The Pittsfield Anticline, also called the Pittsfield-Hadley Anticline, is the largest anticline in western Illinois north of the Cap Au Grès Faulted Flexure. It is a highly elongated anticline and has a northwest-trending axis. The highest point is located in the western part of T5S, R4W, where Krey (1924) reported 175 feet (53 m) of structural closure on the base of the Mississippian Burlington Limestone. Bristol and Buschbach (1973) showed more than 200 feet (60 m) of closure on top of the Galena Group (Ordovician). Nosing of contours extends well beyond the area of closure at both ends of the fold axis. Some authors have traced nosing as far southeast as Greene County, Illinois, and northwestward into Missouri.

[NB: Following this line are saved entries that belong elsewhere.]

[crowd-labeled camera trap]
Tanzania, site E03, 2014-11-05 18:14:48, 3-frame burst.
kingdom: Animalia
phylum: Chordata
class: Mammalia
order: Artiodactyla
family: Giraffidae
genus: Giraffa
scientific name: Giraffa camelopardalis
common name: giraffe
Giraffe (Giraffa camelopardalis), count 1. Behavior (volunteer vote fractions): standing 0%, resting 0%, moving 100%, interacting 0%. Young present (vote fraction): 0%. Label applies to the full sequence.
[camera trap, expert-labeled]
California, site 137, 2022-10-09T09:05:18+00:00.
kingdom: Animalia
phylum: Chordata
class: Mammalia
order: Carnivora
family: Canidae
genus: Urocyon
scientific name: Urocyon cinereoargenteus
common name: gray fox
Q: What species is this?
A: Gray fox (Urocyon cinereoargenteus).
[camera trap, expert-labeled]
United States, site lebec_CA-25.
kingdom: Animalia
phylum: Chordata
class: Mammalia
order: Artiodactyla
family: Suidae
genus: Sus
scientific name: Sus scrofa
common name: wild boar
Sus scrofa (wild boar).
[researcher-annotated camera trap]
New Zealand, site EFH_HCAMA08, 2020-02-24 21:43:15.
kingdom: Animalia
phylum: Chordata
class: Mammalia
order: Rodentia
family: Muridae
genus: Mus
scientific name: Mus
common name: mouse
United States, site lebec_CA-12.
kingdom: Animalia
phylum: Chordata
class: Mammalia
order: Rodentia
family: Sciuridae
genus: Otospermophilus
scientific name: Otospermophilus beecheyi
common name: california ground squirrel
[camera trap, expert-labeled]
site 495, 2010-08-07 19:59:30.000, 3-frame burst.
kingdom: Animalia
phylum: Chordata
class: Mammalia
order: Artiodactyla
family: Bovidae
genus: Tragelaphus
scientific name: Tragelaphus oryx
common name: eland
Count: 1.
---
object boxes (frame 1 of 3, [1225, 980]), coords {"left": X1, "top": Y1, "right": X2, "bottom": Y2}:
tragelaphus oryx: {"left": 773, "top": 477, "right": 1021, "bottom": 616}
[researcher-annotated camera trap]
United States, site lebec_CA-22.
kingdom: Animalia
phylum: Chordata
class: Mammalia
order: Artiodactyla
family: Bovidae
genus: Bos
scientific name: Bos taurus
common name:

One well near the crest of the Pittsfield Anticline was drilled to Precambrian granite. The top of Precambrian is about 800 feet (240 m) higher than in another well 8 miles (13 km) northwest and off the structure. The Mt. Simon Sandstone is absent in the well on the anticline; the Eau Claire Formation rests directly on the granite. Workman and Bell (1948) inferred that a Precambrian hill underlies the highest point of the Pittsfield Anticline. That inference appears well founded; however, the anticline is much too large to attribute solely to compaction over a buried hill. The parallelism of the Pittsfield to other large folds and fault zones in western Illinois and eastern Missouri suggests an origin by reactivation of faults in the crystalline basement.

In 1886, gas was discovered in Silurian dolomite on the Pittsfield Anticline at a depth of 265 feet (81 m). The Pittsfield Gas Field was subsequently developed, but was abandoned by 1930.